== What to produce ==
According to the text about Boyan Petrov, at which institution did he work?

== Text section ==

Boyan Petrov (, born 7 February 1973 – disappeared 5 May 2018) was a Bulgarian zoologist and mountaineer, who worked at the National Museum of Natural History in Sofia.

He was married to Radoslava Nenova and they have a child - Yavor Petrov.

At the time of his disappearance he had climbed 10 out of the 14 eight-thousanders, all without supplementary oxygen. As of October 2019, this achievement tied him with Atanas Skatov as the Bulgarian altitude climber with the highest number of successful ascents of peaks over 8000 meters. He was the first Bulgarian to summit four of those mountains: Gasherbrum I (2009), Kangchenjunga (2014), K2 (2014) and Manaslu (2015).

== Information supplied ==
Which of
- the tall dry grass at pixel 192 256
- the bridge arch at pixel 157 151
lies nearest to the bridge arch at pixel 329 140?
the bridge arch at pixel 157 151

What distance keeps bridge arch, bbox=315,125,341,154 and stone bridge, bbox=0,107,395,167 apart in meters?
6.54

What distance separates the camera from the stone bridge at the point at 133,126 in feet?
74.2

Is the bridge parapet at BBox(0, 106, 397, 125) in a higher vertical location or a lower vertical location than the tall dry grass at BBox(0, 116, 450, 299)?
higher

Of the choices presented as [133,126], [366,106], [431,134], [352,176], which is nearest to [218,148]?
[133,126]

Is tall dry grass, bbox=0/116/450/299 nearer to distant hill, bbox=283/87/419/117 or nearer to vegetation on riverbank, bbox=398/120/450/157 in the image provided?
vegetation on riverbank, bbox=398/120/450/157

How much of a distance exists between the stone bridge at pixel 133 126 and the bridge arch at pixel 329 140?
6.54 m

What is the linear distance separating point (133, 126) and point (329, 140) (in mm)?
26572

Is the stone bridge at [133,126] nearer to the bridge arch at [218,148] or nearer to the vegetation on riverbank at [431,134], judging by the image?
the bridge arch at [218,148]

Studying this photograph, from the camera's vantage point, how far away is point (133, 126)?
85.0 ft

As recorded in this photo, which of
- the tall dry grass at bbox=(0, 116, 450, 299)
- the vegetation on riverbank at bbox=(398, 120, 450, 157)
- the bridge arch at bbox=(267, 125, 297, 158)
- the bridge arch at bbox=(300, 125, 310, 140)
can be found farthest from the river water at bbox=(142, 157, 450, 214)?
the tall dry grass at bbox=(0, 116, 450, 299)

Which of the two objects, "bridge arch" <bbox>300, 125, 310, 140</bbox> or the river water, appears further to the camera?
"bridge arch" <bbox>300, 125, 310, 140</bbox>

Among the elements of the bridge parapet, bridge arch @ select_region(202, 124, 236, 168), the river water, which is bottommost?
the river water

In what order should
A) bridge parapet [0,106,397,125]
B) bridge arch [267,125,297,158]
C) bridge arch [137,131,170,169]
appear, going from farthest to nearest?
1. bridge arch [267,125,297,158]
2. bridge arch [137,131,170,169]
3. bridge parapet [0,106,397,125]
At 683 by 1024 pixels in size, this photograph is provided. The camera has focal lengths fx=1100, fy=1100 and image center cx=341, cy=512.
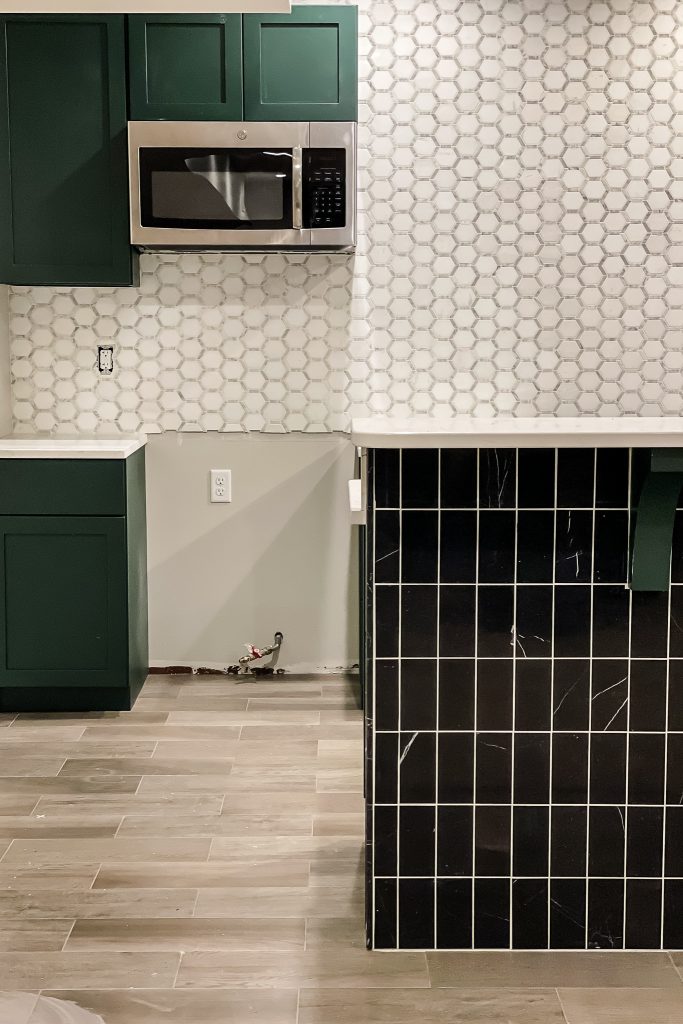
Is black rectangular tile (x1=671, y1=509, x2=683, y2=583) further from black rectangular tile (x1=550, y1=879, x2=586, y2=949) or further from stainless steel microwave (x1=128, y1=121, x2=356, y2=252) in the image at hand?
stainless steel microwave (x1=128, y1=121, x2=356, y2=252)

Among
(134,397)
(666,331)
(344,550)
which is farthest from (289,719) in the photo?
(666,331)

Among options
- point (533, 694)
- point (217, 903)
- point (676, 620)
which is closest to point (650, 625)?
point (676, 620)

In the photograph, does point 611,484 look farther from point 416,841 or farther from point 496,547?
point 416,841

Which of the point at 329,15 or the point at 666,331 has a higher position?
the point at 329,15

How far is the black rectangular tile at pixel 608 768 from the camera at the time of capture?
218 cm

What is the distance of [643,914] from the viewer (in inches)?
88.0

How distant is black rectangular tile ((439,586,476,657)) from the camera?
2148 mm

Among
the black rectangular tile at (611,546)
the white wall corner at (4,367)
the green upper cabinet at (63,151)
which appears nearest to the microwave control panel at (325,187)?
the green upper cabinet at (63,151)

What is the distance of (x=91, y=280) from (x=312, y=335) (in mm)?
814

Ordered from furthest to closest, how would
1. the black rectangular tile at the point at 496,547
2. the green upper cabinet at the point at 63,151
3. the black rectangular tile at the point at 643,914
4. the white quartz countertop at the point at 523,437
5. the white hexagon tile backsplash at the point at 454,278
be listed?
the white hexagon tile backsplash at the point at 454,278 < the green upper cabinet at the point at 63,151 < the black rectangular tile at the point at 643,914 < the black rectangular tile at the point at 496,547 < the white quartz countertop at the point at 523,437

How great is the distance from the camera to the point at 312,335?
4.05 metres

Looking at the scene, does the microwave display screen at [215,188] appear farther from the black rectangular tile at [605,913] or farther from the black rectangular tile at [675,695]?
the black rectangular tile at [605,913]

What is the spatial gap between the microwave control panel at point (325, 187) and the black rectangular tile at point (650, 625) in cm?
202

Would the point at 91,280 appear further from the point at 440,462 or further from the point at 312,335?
the point at 440,462
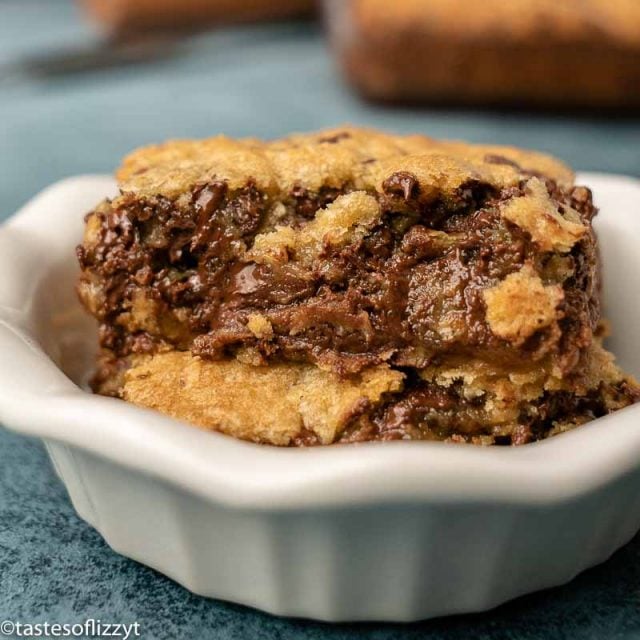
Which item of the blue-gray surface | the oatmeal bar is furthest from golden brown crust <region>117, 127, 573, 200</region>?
the oatmeal bar

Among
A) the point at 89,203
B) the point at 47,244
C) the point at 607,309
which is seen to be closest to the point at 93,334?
the point at 47,244

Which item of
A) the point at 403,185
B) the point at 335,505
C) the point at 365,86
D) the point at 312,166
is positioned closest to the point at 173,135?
the point at 365,86

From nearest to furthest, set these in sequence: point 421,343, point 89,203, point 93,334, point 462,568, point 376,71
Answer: point 462,568 → point 421,343 → point 93,334 → point 89,203 → point 376,71

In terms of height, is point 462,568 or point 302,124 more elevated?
point 462,568

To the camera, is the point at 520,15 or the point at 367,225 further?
the point at 520,15

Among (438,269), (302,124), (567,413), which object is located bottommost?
(302,124)

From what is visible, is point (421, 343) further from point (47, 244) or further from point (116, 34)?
point (116, 34)

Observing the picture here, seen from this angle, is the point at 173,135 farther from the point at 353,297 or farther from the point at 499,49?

== Answer to the problem ==
The National Museum of Natural History in Sofia.